* **PASSAGE**
::::::::

Memory leak in Couchbase .NET SDK

@thinh-ng

I’ve dug into this a bit deeper, and here’s what I discovered.

First, the very large chain of CallbackNode instances is due to the way they are stored on the CancellationTokenSource. In order to avoid array resizing costs, CallbackNodes are stored as a linked list. This makes it fast to call CancellationToken.Register to add a callback to be triggered when the token is canceled. Therefore, we can infer that the issue is that a large number of callbacks are being registered on the same CancellationToken.

The next item of interest is, in fact, the link you provided above CancellationTokenPair. I had originally looked at that and dismissed it, based on my comment there that a Dispose is not required because we’re never setting a timer using CancelAfter. And that is true for a plain CancellationTokenSource. However, digging into the internals a bit more I found that calling CreateLinkedTokenSource with two tokens which are not CancellationToken.None (CanBeCanceled == true) doesn’t create a plain CancellationTokenSource. It creates a Linked2CancellationTokenSource, an internal .NET class that adds some additional behaviors.

When this type is created, it registers callbacks on the source tokens (adding CallbackNode instances to the linked list mentioned before). When disposed, it also disposes of those registrations (removing CallbackNode instances from the linked list. So, in summary, I believe you are correct and we DO need to dispose of our CancellationTokenPair in cases where it’s linking two tokens.

I’ve created an issue to track this: Loading...

For now, the workaround is to avoid using a long-lived CancellationToken on calls to Key/Value operations on ICouchbaseCollection. You can either not pass the CancellationToken, or create your own short-lived CancellationTokenSource for each message on your service bus via using var cts = CancellationTokenSource.CreateLinkedTokenSource(cancellationToken); and pass that token instead.

I’m also not 100% sure why you still saw leaks when you didn’t pass the token. It’s possible that there are some other internal background tasks within the SDK that are triggering this leak more slowly. But I’m not seeing the same symptoms in your later memory dump, seems like maybe it’s related to the OrphanTraceListener and OrphanReporter? I think we should probably treat that as a separate issue and return to it after the first, more significant issue is resolved.

::::::::

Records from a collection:
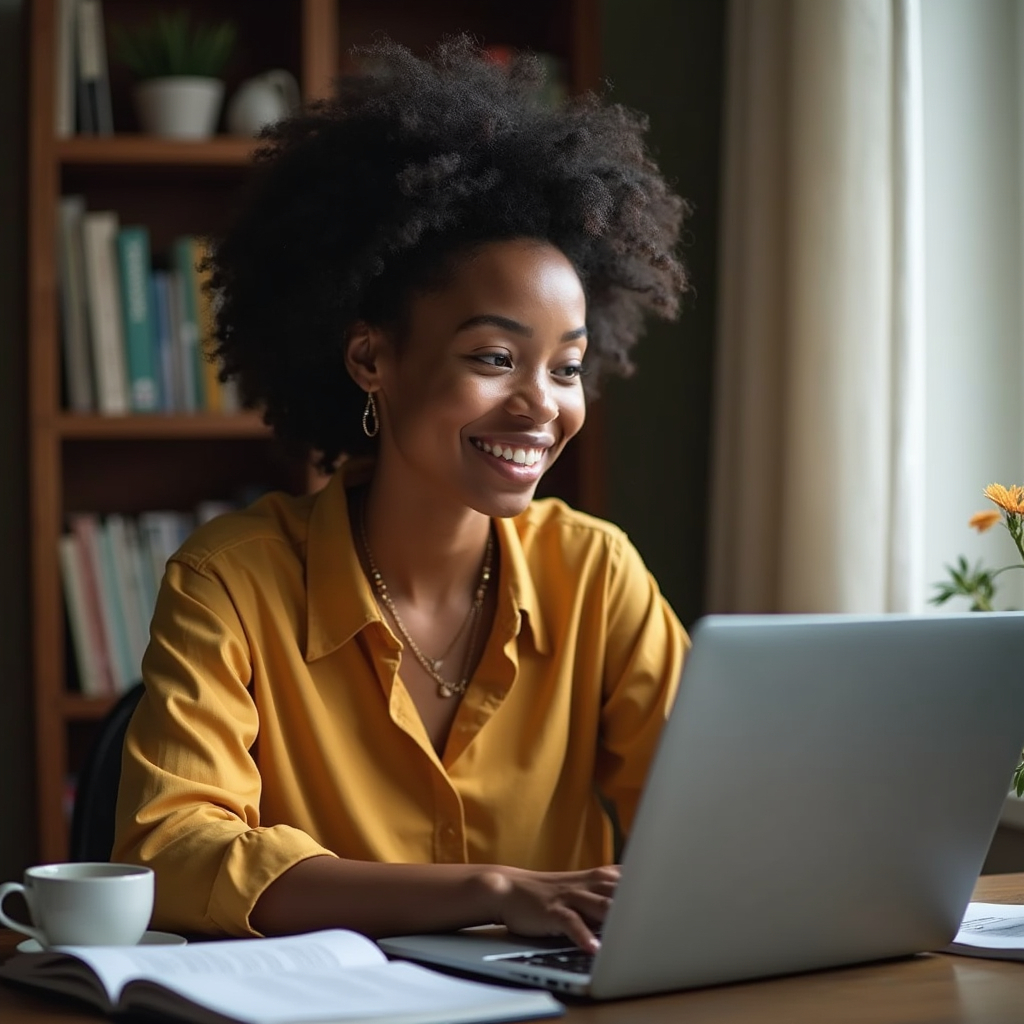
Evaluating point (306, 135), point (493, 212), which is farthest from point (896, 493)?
point (306, 135)

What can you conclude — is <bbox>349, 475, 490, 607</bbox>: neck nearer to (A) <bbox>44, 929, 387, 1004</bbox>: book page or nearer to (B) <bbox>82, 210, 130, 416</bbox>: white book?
(A) <bbox>44, 929, 387, 1004</bbox>: book page

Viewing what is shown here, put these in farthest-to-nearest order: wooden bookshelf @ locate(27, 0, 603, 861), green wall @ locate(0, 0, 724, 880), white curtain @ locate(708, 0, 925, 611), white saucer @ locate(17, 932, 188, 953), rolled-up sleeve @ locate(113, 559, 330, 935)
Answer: green wall @ locate(0, 0, 724, 880), wooden bookshelf @ locate(27, 0, 603, 861), white curtain @ locate(708, 0, 925, 611), rolled-up sleeve @ locate(113, 559, 330, 935), white saucer @ locate(17, 932, 188, 953)

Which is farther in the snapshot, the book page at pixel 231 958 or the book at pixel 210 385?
the book at pixel 210 385

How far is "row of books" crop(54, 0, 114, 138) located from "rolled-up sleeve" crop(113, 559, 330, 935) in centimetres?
122

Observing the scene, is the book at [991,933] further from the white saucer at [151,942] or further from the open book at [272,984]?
the white saucer at [151,942]

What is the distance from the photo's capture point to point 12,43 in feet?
8.62

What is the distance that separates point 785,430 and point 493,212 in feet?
2.41

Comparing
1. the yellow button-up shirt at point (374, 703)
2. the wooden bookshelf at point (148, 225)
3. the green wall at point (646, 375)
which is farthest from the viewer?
the green wall at point (646, 375)

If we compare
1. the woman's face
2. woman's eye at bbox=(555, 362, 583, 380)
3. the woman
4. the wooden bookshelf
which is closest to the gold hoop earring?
the woman

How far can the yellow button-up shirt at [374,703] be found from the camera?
53.5 inches

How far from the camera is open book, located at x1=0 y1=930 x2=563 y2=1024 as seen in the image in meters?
0.80

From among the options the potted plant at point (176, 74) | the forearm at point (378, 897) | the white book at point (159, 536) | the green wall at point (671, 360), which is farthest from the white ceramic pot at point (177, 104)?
the forearm at point (378, 897)

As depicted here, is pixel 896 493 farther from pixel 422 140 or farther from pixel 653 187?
pixel 422 140

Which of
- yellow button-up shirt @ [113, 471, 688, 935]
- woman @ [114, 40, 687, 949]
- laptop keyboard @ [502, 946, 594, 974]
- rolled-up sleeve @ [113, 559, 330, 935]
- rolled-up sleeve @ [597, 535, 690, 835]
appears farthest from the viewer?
rolled-up sleeve @ [597, 535, 690, 835]
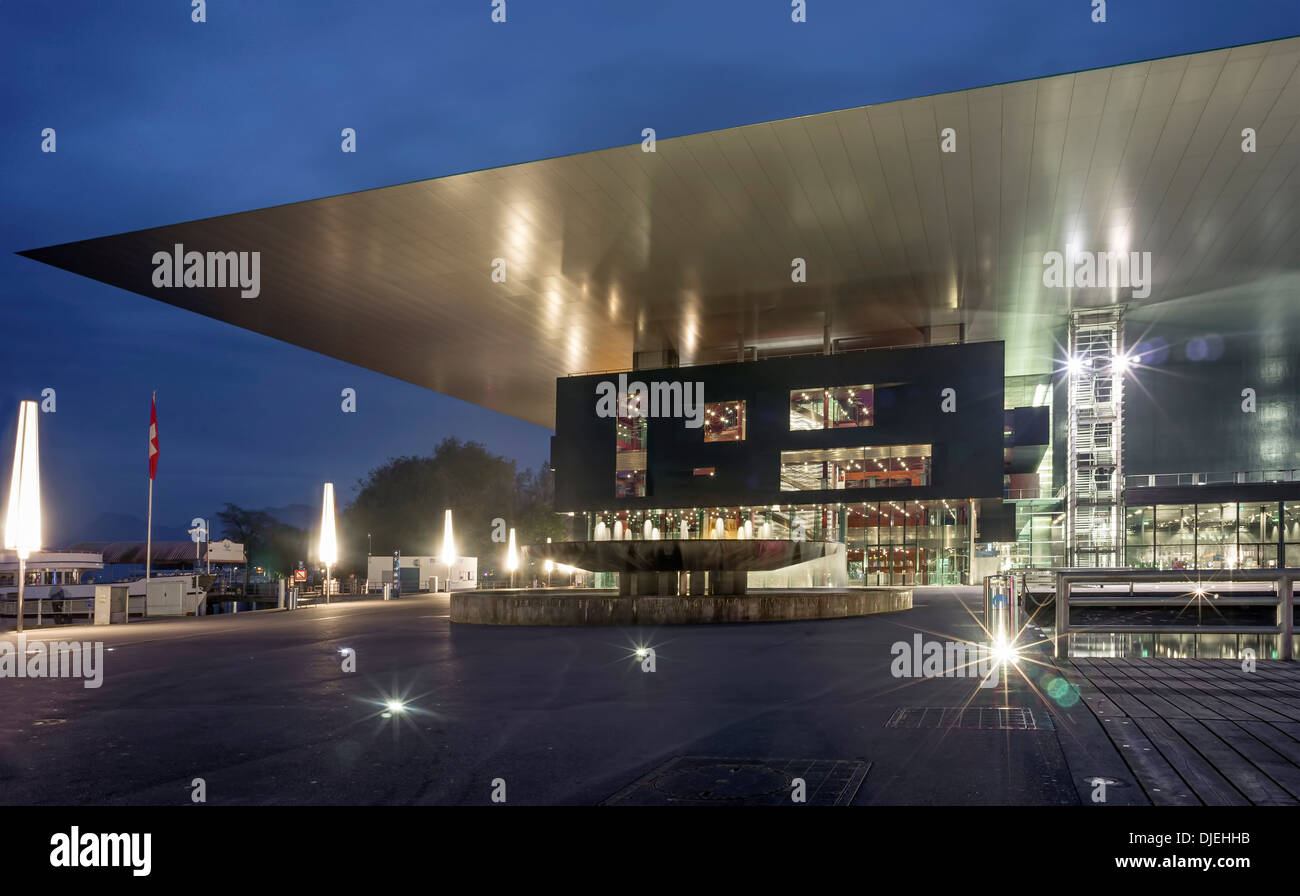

::::::::

* **WHAT YOU NEED TO DO**
**A)** List every method that the post about the Couchbase .NET SDK memory leak names. Don't include properties or fields.
**B)** Answer from the post about the Couchbase .NET SDK memory leak:
(i) How are CallbackNode instances stored on the CancellationTokenSource?
(ii) Which internal .NET class is created when CreateLinkedTokenSource is called with two tokens that can be canceled?
(iii) Which two components does the post suggest may be related to the later memory dump?

* **EXERCISE RESPONSES**
**A)** Register (CancellationToken.Register), CancelAfter, CreateLinkedTokenSource, Dispose

**B)**
(i) As a linked list.
(ii) Linked2CancellationTokenSource.
(iii) OrphanTraceListener and OrphanReporter.